As I mentioned, when I take the time to pause and truly reflect what it will be like to be in the presence of the Lord in Heaven or how it feels to be truly comforted, the images that come to my mind are of stepping into the folds of two strong, warm arms clothed in white. I am a child falling into the safest of all places, being embraced and held for that "30 second hug.’ The purest love flowing from His embrace instantly removing all physical discomfort and pain -- immediately taking over me. All the hurts and disappointments that have kept me from being the content child He meant and longed for me to be are gone. What an amazing feeling of freedom. There have been moments in my life where I have experienced unconditional love, but they will never compare to how deep and true God’s love is for me during that moment. I am treasured and wanted beyond anything else.

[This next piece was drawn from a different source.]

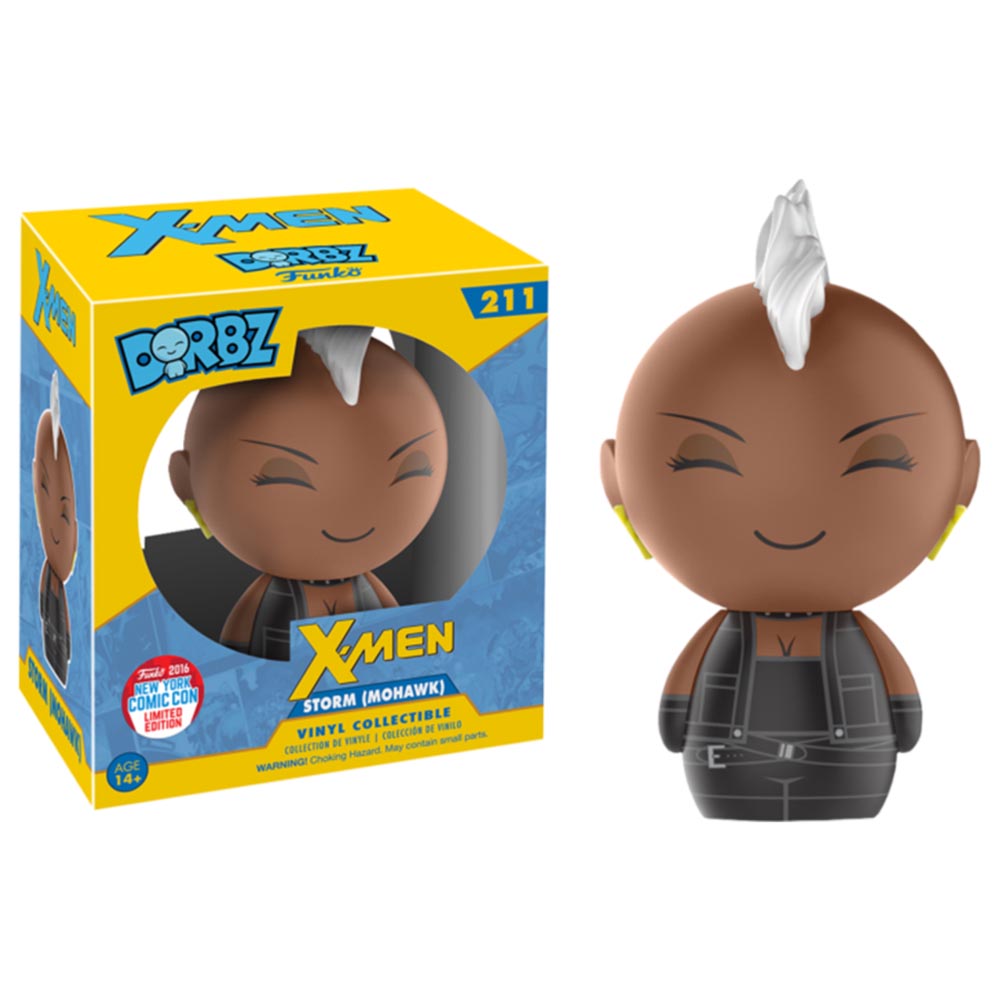 X-Men Mohawk Storm NYCC 2016 Dorbz exclusif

Often during those moments when I worship, I will experience a physical type of worship that is reciprocated, feeling the Lords hands on my face. It draws my gaze upward and I am transformed into a little child for the moment. The physical act of placing one’s hands on either side of another’s face is an extremely intimate act that is rarely seen or experienced. We will sometimes do that to our special needs children to gain their undivided attention, but I almost never see it in our human world done for the express purpose of saying you are loved and adored over anything else. Long ago, when my daughter Brenna was just a toddler she would do that and say "I dooooooo" which was her response to me after a warm hug from me telling her how much I love her. Since she is now silent in her ability to communicate verbally and has not had the ability to use her arms for over 10 years, I ache for those memories and will treasure those pure-love expressions until the day she is able to reciprocate all of the "I doooooos" she receives from me in the meantime.

During those times when I can feel the warmth of my Father’s hands on my face, they are so warm, so gentle, yet they are big, encompassing the entire sides of my face. I want to immediately just give into it, laying my head to one side to allow myself to feel the strength there supporting me, giving me such unconditional love. This morning I have been blessed with this comforting feeling for reasons I do not know, but will gladly receive. It has stayed with me as I have written this while the phone has been ringing and dogs barking. Hunter has been blessedly asleep in the other room and has only stirred once or twice. Allowing my mind to focus and truly experience this wonderful lingering experience has been such a gift today and I guess the only way that I can truly honor our Father is to share my thoughts and feelings those around me. I am such a flawed and fragmented human. Finding quiet time is so rare for me. If given more than 10 minutes without a task at hand would find me unconscious if the seating conditions are right. I pray and commune with our Father "on the fly" most of the time. I am so grateful for those times I can be with him for more than a brief pause. I love you God and am so thankful I am one of yours, I am so thankful you can intervene in my life even when I do not ask for it and give me just what I need and more.